Today we met with Tara, who will oversee the clinical trial ALPN-202. We signed the papers and will actually get paid a small amount to participate in the study. She also gave us our schedule. The CT scan was done this afternoon, and the MRI will be this Friday. The first infusion is next Tuesday, the 7th, which is sooner than we had anticipated! He'll be at the clinic for at least six hours, and I can't go in with him (darn Covid!). (I still have to drive--he can't, with all these drugs!)  It takes about an hour and a half to administer the medication, but he will have blood pressure checks after two hours and again after four hours. Then, it's lab work multiple times a week for the first week and exams and lab work weekly. After that, infusions will be every three weeks, for as long as it is working and he can handle it. We are thrilled to have this clinical trial available at Providence Portland at the exact time we need it! It is amazing!!

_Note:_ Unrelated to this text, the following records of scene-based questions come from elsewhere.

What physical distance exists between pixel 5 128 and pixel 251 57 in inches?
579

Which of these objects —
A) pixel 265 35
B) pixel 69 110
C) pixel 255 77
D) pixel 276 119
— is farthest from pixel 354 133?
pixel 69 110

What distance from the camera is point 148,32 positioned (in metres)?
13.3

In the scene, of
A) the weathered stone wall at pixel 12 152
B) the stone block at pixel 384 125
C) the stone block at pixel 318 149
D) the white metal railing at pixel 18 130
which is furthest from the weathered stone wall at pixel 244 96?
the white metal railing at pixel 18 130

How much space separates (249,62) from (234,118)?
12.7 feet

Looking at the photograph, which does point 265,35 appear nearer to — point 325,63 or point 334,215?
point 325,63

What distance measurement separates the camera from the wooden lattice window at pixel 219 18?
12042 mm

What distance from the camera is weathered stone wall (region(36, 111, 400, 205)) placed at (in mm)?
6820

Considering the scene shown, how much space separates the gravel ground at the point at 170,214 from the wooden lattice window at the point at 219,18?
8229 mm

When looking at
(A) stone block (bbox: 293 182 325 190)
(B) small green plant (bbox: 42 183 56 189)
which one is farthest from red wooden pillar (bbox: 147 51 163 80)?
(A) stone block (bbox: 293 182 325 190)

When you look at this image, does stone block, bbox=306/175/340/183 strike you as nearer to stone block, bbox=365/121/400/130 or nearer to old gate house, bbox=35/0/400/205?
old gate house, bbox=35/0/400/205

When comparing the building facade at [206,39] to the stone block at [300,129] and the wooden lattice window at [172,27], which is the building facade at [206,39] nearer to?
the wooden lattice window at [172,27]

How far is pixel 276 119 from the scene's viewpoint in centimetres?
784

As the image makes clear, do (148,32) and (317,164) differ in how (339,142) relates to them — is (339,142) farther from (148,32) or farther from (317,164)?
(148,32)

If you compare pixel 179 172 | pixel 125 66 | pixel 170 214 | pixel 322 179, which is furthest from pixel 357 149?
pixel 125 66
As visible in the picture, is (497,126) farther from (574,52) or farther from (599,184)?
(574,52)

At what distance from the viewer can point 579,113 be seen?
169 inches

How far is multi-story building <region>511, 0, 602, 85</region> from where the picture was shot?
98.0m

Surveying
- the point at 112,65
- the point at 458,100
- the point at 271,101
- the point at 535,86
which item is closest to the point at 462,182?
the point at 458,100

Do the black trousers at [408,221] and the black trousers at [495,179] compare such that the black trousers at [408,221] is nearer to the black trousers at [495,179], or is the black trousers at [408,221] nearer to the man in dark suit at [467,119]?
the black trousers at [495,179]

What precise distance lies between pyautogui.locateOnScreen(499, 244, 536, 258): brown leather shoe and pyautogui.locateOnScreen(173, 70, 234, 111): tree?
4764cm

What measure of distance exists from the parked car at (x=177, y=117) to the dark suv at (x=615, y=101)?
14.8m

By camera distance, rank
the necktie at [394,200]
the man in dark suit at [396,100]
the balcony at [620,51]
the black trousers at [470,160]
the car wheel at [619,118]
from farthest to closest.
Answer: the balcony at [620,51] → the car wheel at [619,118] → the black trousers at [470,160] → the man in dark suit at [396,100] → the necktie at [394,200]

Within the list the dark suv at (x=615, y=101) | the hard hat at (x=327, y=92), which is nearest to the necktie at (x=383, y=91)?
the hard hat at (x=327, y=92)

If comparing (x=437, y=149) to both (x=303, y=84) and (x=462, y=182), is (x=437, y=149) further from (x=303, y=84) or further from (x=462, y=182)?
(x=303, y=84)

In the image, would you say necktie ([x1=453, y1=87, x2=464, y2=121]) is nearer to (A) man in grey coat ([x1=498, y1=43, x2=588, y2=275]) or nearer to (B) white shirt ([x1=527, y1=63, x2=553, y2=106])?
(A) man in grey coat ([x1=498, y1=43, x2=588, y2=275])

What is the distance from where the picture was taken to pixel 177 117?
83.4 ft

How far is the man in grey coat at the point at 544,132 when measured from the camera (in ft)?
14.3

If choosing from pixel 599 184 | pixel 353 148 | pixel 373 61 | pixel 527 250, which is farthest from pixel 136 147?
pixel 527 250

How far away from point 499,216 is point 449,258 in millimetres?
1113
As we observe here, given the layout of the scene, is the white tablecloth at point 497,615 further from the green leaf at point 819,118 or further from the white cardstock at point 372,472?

Dr. Taylor came in afterward and was eager to share with us more good news. The needle in the haystack was found!! This is INCREDIBLE!!! Dr. Taylor found out yesterday afternoon. The scientist found the T-Cells they were looking for a few days ago, but they retested to verify the results were correct before contacting Dr. Taylor. As soon as he heard, Dr. Taylor hurried over to share the news with Dr. Urba. They discussed the best strategy. While Mark is on the clinical trial, the T-Cells will be cloned, so there are billions of these fighters. The process will take several months, so it's a good thing there is something in the meantime. Also, the cells can be stored until needed. We didn't have much hope for this treatment because it is so rare to find the kind of T-cells that actually recognize and destroy the cancerous cells, but miracle of miracles, they were found!!! If the clinical trial doesn't work, it's on to the Clone Wars! 

Today we are much more hopeful! I'll admit that during this past week, I've wondered if we were getting close to the end, and we still could be, but more options are now available! Hallelujah!!!